Amber Finch was killed by severe electric shock in the early hours of January 30, 2010 when her head struck a damaged wire left dangling by storms which had lashed the Mid West town.
Almost two years after the incident, which left two other teenagers injured, WA’s electricity safety watchdog has moved to charge Western Power for allegedly failing to keep its network safe.
EnergySafety has charged Western Power over alleged breaches to the State’s electricity network safety regulations.
At the centre of the case against the State-owned electricity distributor is a claim it failed to act on warnings about the need to replace the kind of ageing wires involved in the incident.
The lines, known as switch wires, have historically been used to control street lights and it is believed the one which killed Amber Finch may have been installed as early as the 1940s.
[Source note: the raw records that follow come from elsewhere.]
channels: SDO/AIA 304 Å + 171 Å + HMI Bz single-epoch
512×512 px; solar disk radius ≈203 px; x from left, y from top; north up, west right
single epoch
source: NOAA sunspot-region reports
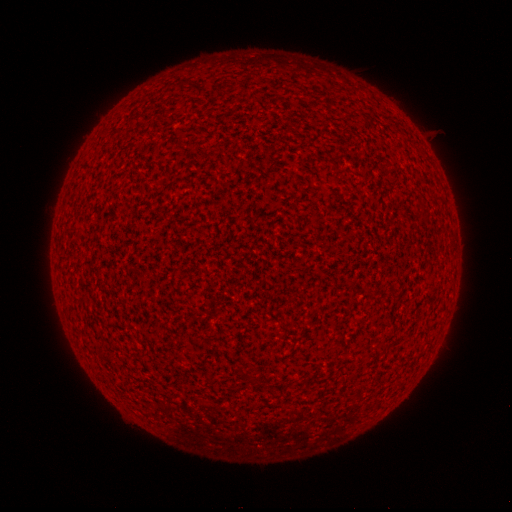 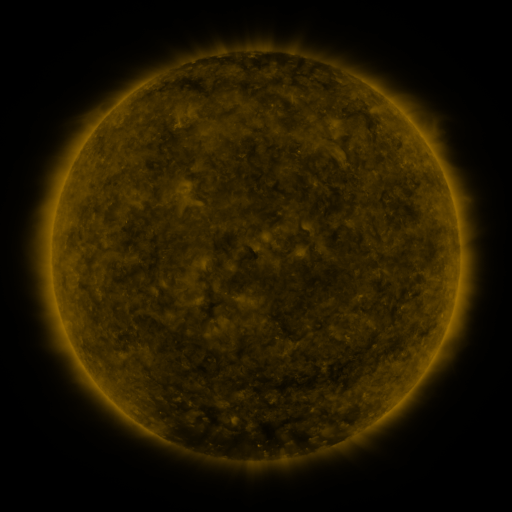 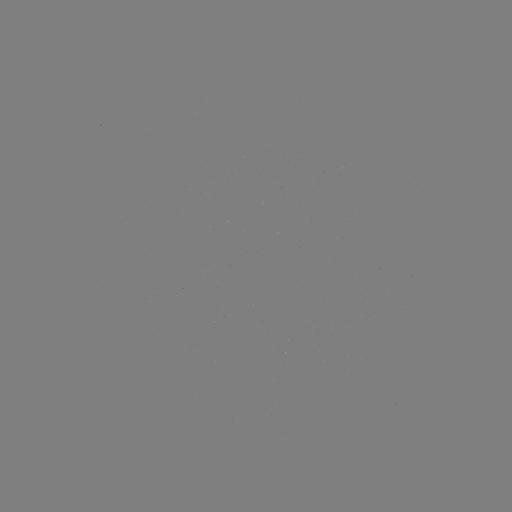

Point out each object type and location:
(none)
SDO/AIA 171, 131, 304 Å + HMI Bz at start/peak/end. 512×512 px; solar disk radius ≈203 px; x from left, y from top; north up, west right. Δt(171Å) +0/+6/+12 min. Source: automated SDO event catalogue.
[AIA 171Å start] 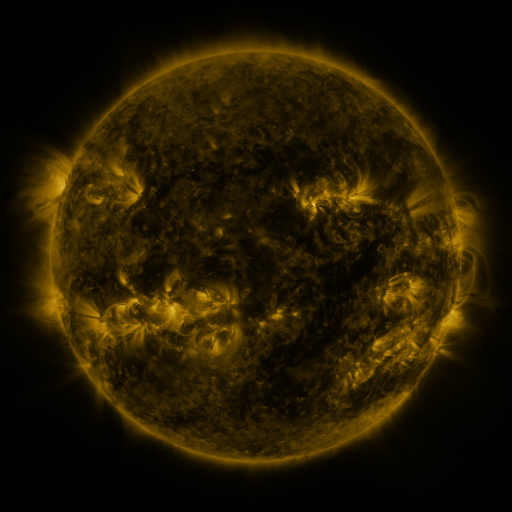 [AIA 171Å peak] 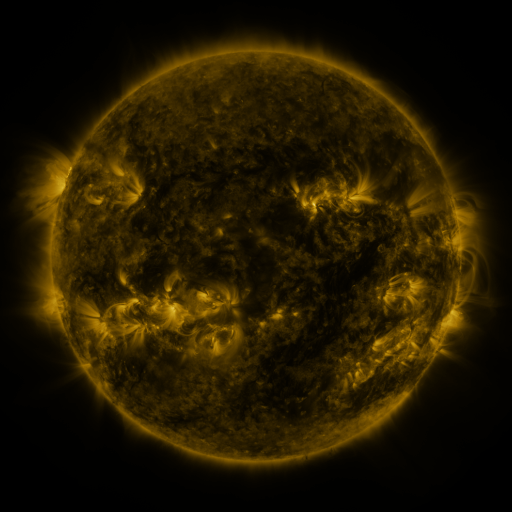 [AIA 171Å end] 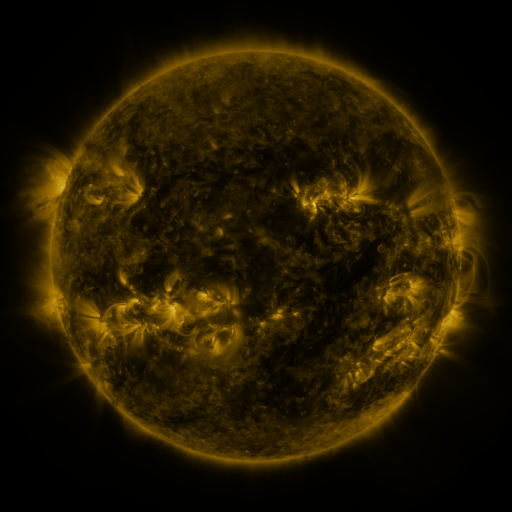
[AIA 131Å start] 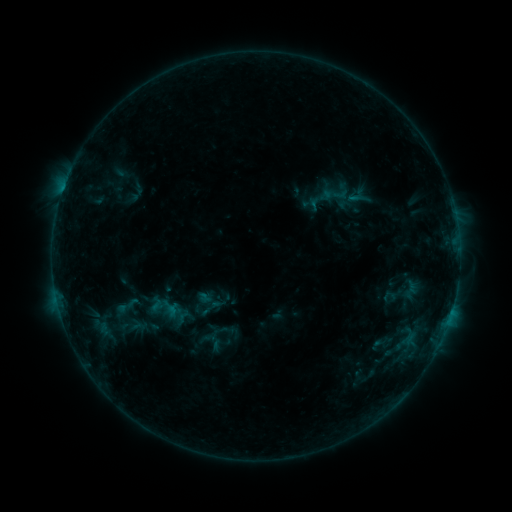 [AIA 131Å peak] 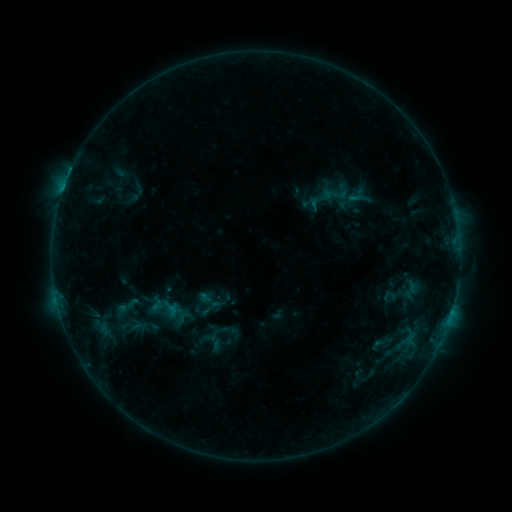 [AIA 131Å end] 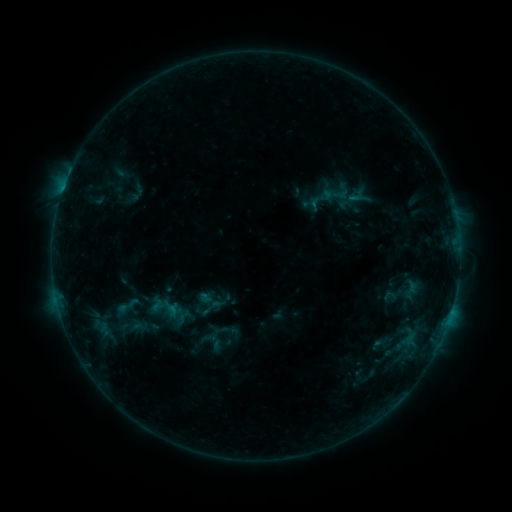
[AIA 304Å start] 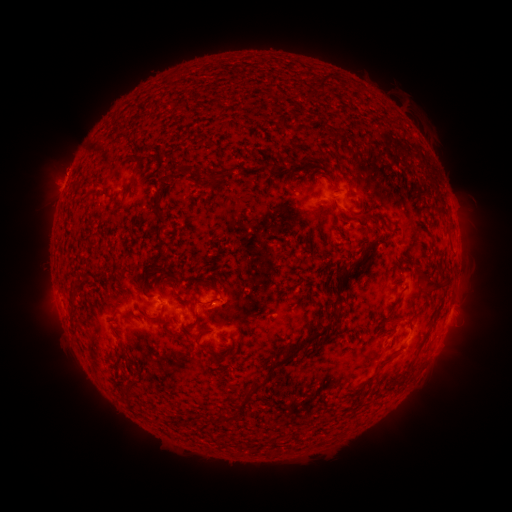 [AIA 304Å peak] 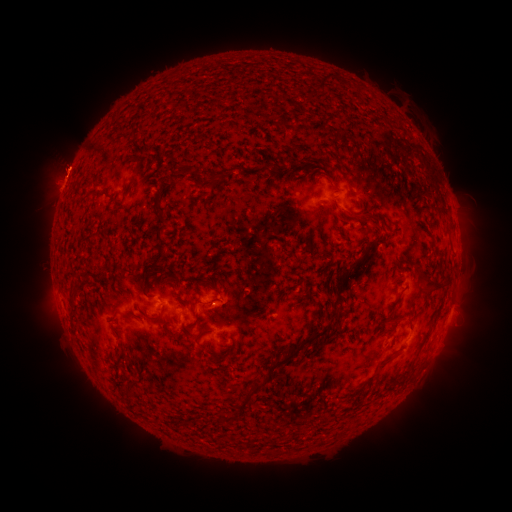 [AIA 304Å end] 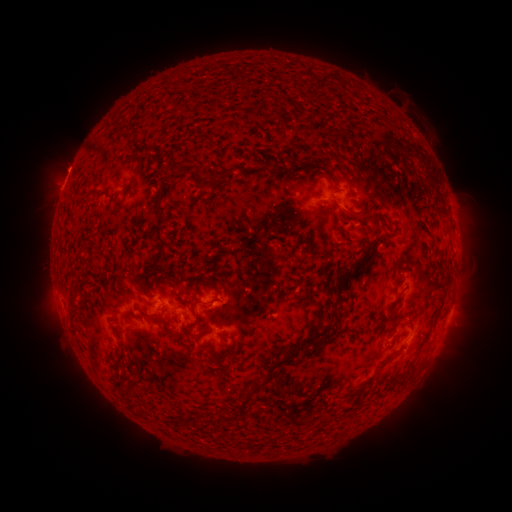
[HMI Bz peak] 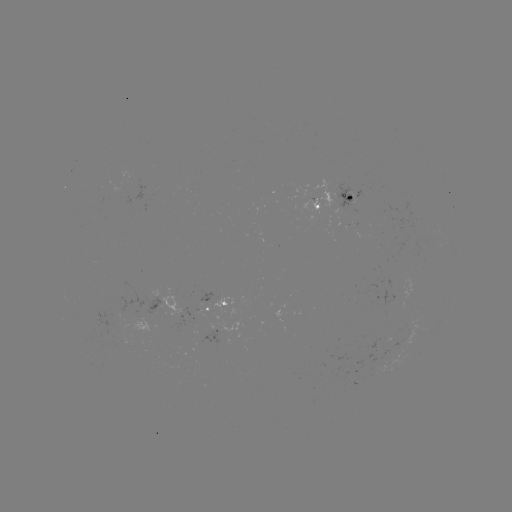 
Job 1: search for eruption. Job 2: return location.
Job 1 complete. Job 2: (66, 163).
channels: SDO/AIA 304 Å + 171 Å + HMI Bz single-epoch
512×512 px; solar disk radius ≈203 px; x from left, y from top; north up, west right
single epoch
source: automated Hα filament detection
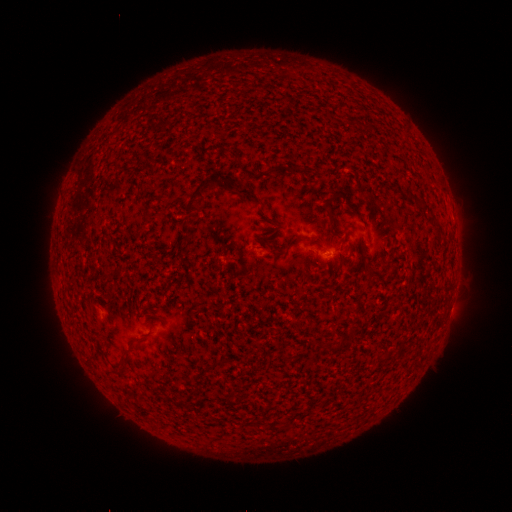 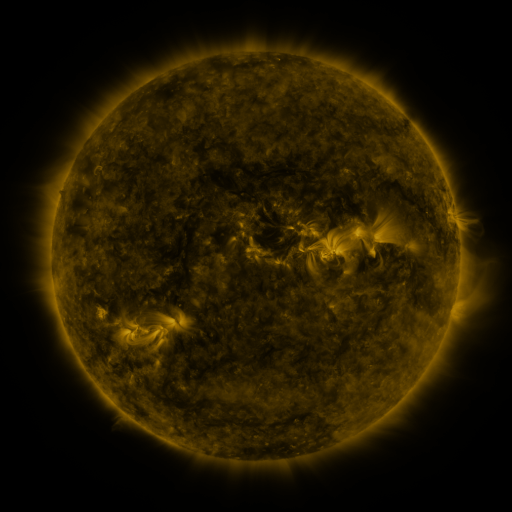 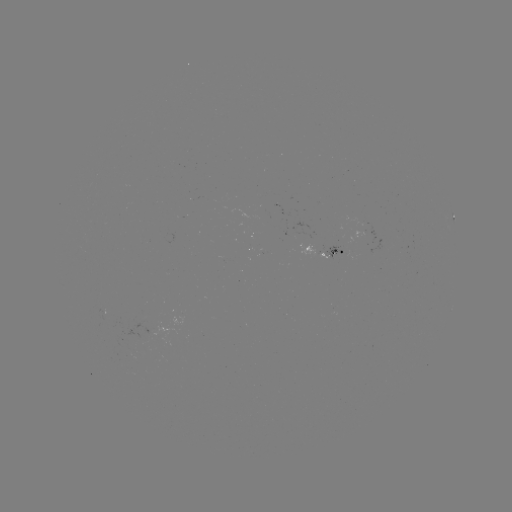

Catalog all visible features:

The wire was in a corroded state when it snapped some time on January 30 and fell hanging in mid air.
Although EnergySafety would not comment on the case, it is understood the regulator had previously warned Western Power to replace the wire and others like it amid fears they were a safety hazard.
The warnings had followed a number of similar incidents including one in 1995 in which a 27-year-old father of three was electrocuted while watering his front lawn when he touched a fallen switch wire.
In an apparent acknowledgment of the problem, the Barnett Government outlined in the May Budget that $17.4 million would be set aside this financial year to replace 2,048 km of the troubled lines.